What is being asked: Go through the listing below and output exactly the line with "The Fixer: My", the line with "If you can dream", and each line between; omit the rest.

Material to process:

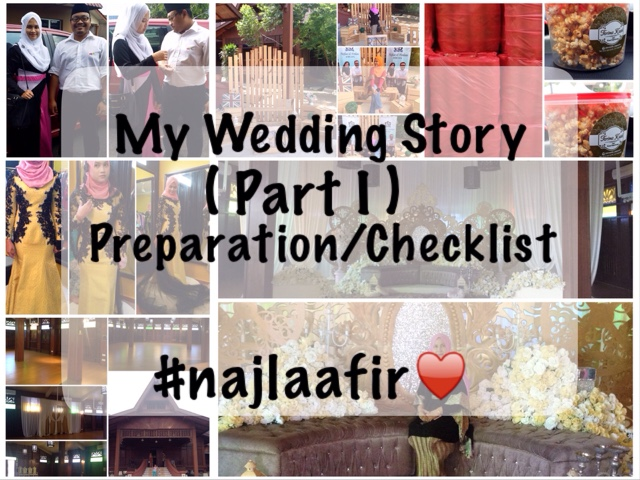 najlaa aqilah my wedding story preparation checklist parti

--

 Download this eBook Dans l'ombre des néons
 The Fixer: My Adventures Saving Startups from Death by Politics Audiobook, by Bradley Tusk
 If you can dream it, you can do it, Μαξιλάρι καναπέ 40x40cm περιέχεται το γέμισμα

---

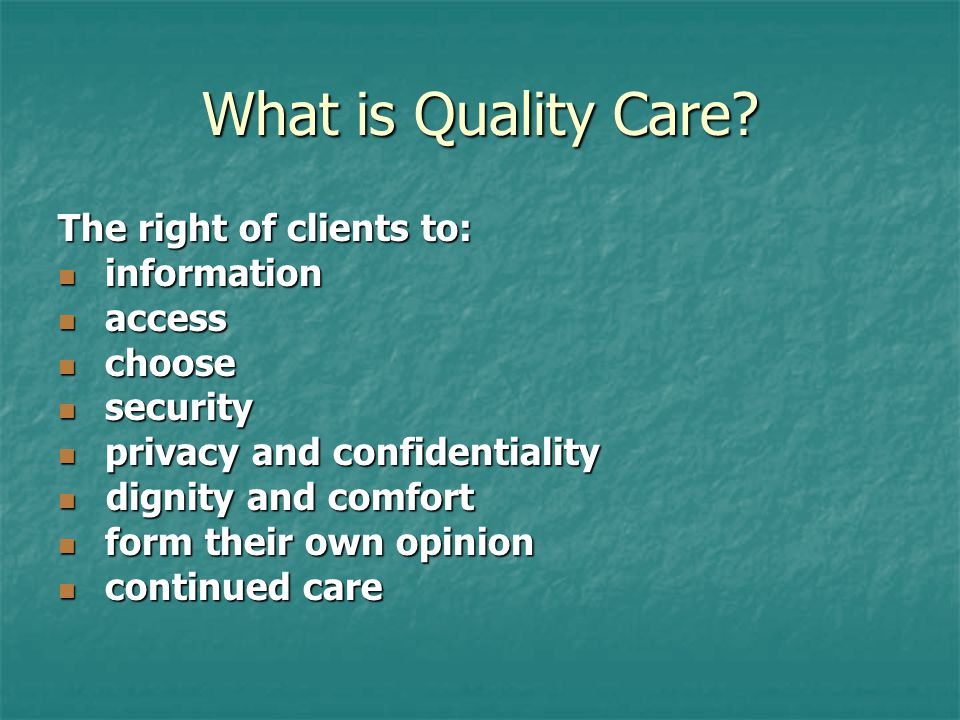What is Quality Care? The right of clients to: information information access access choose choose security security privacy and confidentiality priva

Response:
 The Fixer: My Adventures Saving Startups from Death by Politics Audiobook, by Bradley Tusk
 If you can dream it, you can do it, Μαξιλάρι καναπέ 40x40cm περιέχεται το γέμισμα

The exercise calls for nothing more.